Ledger pruning is essential for Kaspa's long-term decentralization and sustainability. At full capacity (10 BPS), the ledger grows by approximately 30TB per year, making archival nodes impractical for widespread decentralization without pruning.

The genesis block is hardcoded directly into the Kaspa node software. This hardcoded genesis block contains an empty UTXO set, verifiably demonstrating that there was no pre-mine.

Kaspa nodes store a "proof-of-genesis." This cryptographic proof verifies that the current state of the ledger is derived from the hardcoded genesis block, without requiring the entire historical ledger data.

Forging the proof-of-genesis would require computational work equivalent to creating the entire ledger history, ensuring its security and authenticity.

The data available to each Kaspa node, including the proof-of-genesis, is sufficient to verify the current state back to genesis, ensuring transparency and security even without a complete historical ledger.

Kaspa employs techniques to provide proof of chain integrity without the entire ledger history. For example, a chain of checkpoint blocks (growing by one header per day) can be verified all the way back to genesis.

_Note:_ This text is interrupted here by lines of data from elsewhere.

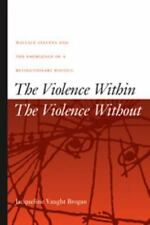 The Violence Within  The Violence Without: Wallace Stevens and the Eme-ExLibrary
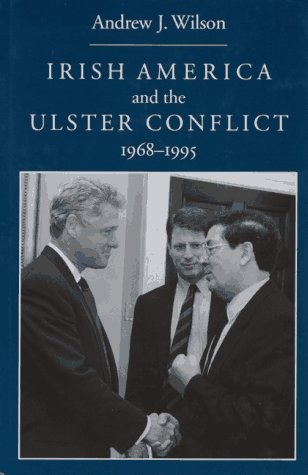 Irish America and the Ulster Conflict, 1968-1995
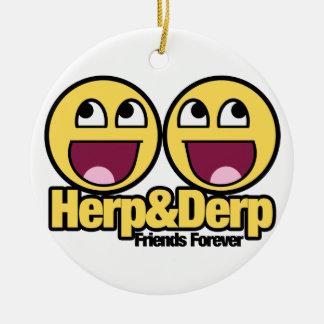 Herp y Derp sonrientes impresionantes Adorno Redondo De Cerámica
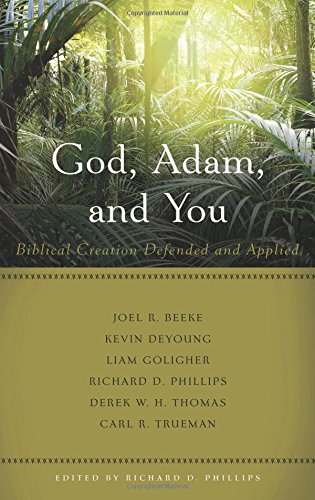 9781629950662: God, Adam, and You: Biblical Creation Defended and Applied (Best of Philadelphia Conference on Reformed Theology)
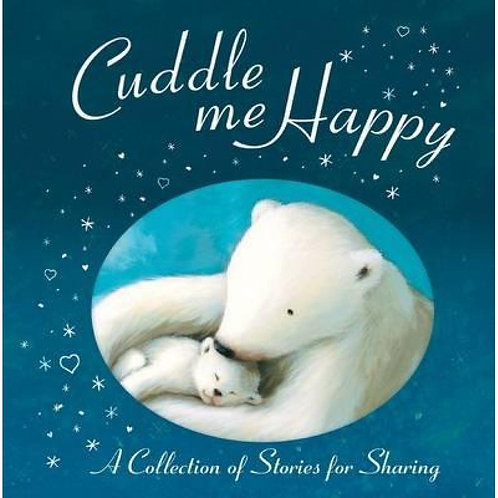 Cuddle me Happy (A Collection of Stories for Sharing)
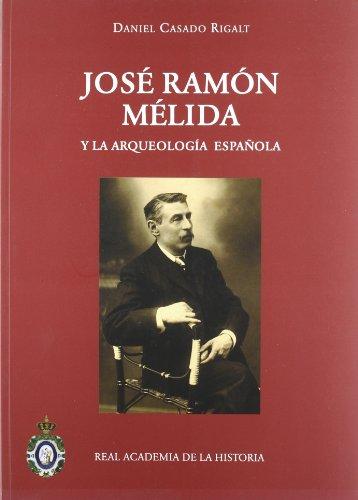 José Ramón Mélida y la Arqueología española (1875-1936) (Antiquaria Hispánica.) por Daniel Casado
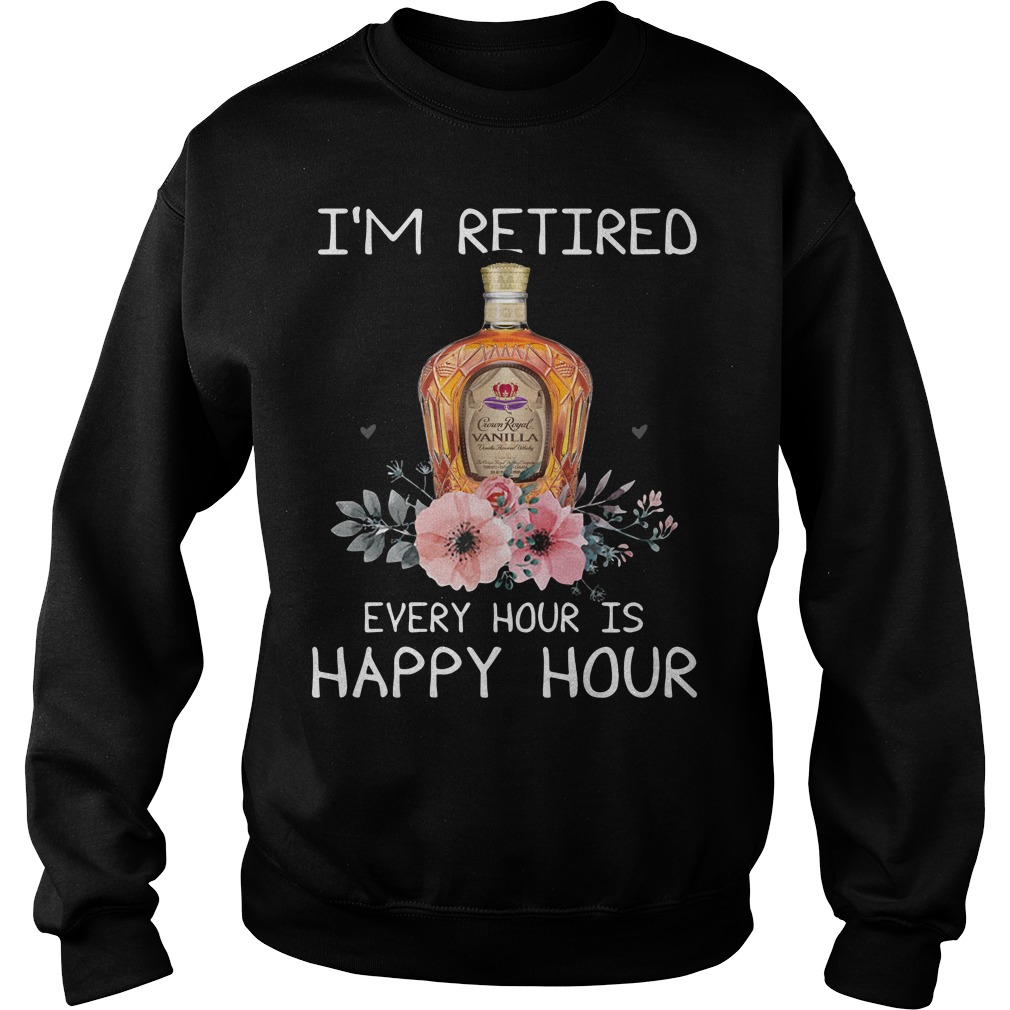 Crown Royal I'm Retired Every Hour Is Happy Hour Sweater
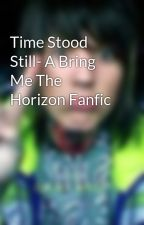 Time Stood Still- A Bring Me The Horizon Fanfic by NellySykes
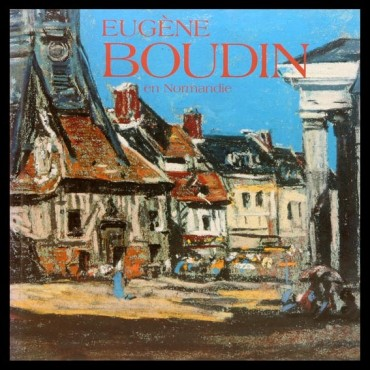 Eugène Boudin en Normandie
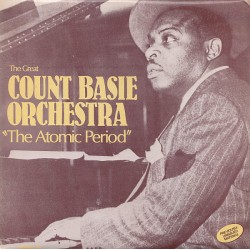 The Great Count Basie Orchestra - The Atomic Period - LP Vinyl Album - Jazz Big Band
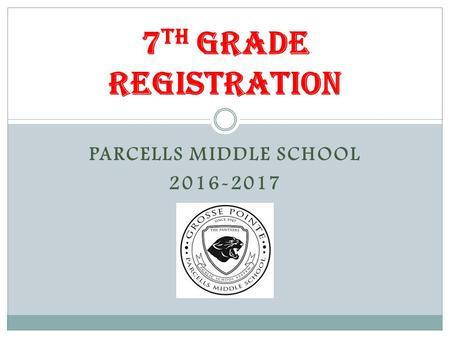 PARCELLS MIDDLE SCHOOL 2016-2017 7 th Grade Registration.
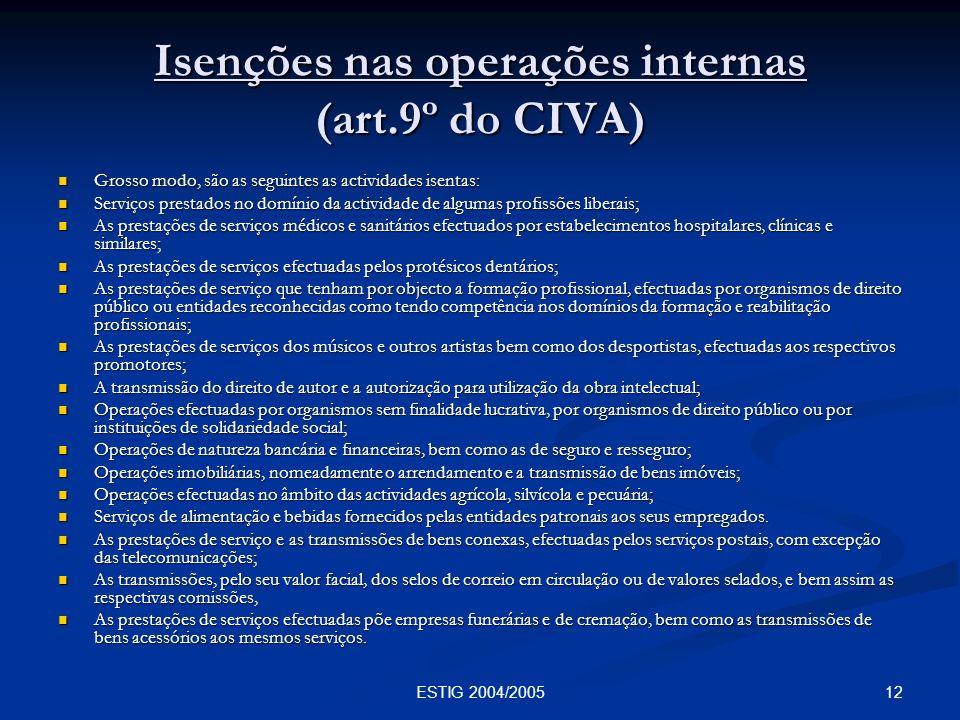 12ESTIG 2004/2005 Isenções nas operações internas (art.9º do CIVA) Grosso modo, são as seguintes as actividades isentas: Grosso modo, são as seguintes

These checkpoint blocks, combined with UTXO commitments, cryptographically prove that the current state evolved from a genesis block with an empty UTXO set, thus demonstrating no pre-mine.

The MLS protocol, relevant to Kaspa, uses a special type of Non-Interactive Proofs of Proof-of-Work (NiPoPoW) to succinctly prove chain weight, which inherently prohibits pre-mining attacks.

The lack of archival nodes from the beginning was a matter of prioritization post-launch, not a security risk, as it was understood that ledger gaps do not compromise network integrity.

This approach provides a security level comparable to Nakamoto Consensus, offering a robust chain integrity proof that is more practical than requiring a full "proof-of-history" (which is considered unreasonably stringent for scalability).